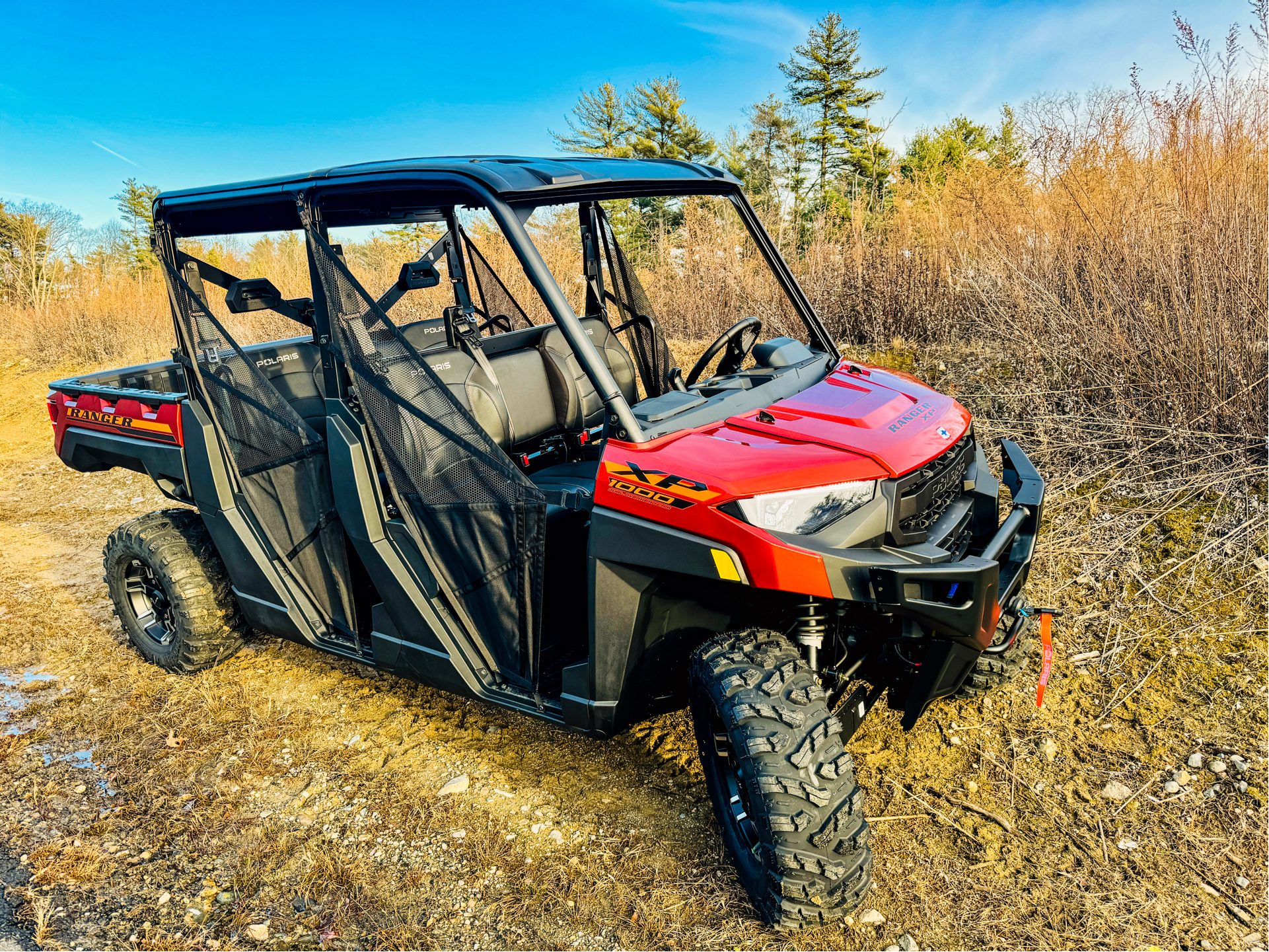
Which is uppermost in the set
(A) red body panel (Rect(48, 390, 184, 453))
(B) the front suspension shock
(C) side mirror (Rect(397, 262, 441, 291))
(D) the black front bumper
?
(C) side mirror (Rect(397, 262, 441, 291))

→ Task details:
Copy out the records above, switching "uppermost" to "highest" and keeping every other word the same. Leave out the pictures.

→ Task output:
Which is highest in the set
(A) red body panel (Rect(48, 390, 184, 453))
(B) the front suspension shock
(C) side mirror (Rect(397, 262, 441, 291))
(D) the black front bumper
?
(C) side mirror (Rect(397, 262, 441, 291))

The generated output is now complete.